Рогон сидел на полу, привалившись плечом к стене. Нож торчал под левой лопаткой — уродливая рукоять выпирала из спины, словно обломок кости. Кровь из раны текла очень медленно, даже как-то неохотно.
Ведьма на негнущихся ногах подошла к мужу и упала на колени. Фиалке показалось, будто жизнь покинет её в тот самый момент, в какой уйдёт из него последняя капля крови. Как ни силилась колдунья произнести хоть слово, ничего не получалось.
— Видишь... — прерывисто прохрипел Рогон, — они толком и убить-то не могут... Лучше б наняли кого... Хоть бы не мучался... Да и ты бы не смотрела...
Итель забыла про свою нещадно болящую руку, про изодранные плечи, про рану на голове, про разорванное платье, про усталость и ужас — кинулась к нему. Обняла. Прижала к себе и завыла. Громко, по-бабски.
— Чш-ш-ш-ш... — попытался перехватить её руки Рогон. — Не надо кричать...
Его серые губы блестели пузырьками пурпурной пены, а стекленеющие глаза были страшны и неподвижны. Он умирал. И ничего не видел. Да и пальцы — холодные слабые — лишь скользнули по запястьям Фиалки. А потом волшебник стал заваливаться на спину. Итель выла и пыталась его удержать, чтобы не упал на безобразную рукоять.

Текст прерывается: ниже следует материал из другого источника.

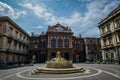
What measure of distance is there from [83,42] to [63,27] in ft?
42.7

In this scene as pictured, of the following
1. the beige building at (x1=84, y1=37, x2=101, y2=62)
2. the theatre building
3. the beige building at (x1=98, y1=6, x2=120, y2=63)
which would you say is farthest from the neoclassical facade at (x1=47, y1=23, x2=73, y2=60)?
the beige building at (x1=98, y1=6, x2=120, y2=63)

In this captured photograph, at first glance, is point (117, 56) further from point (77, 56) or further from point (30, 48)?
point (30, 48)

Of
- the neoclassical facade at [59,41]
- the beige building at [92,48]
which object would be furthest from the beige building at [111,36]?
the beige building at [92,48]

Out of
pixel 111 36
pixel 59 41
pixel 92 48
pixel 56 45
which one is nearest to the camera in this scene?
pixel 111 36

— Не-е-е-ет!!! — захлебнулась Фиалка в бесполезном крике. — Любимый мой, счастье моё, радость моя, пожалуйста, умоляю...
На мгновенье его ресницы задрожали, словно он пытался раскрыть глаза, откликаясь на этот отчаянный призыв. А потом тело свело судорогой, и Рогон упал-таки на дощатый пол, увлекая за собой жену. В ту секунду, когда они оба рухнули на испачканные кровью половицы — один бездыханный и восковой, а другая кричащая и белая, словно известь — в открытую дверь кто-то вбежал, тяжко гремя сапогами.
"Аранхольд, избавитель мой, вот ты и вернулся". — Подумала Итель с несказанным облегчением. Месть утратила всякий смысл. Единственное, чего хотелось — избавиться от боли, которая душила, мешала плакать и рвала на части сердце. Но вот чьи-то ласковые руки обняли Фиалку и потянули прочь от остывающего тела.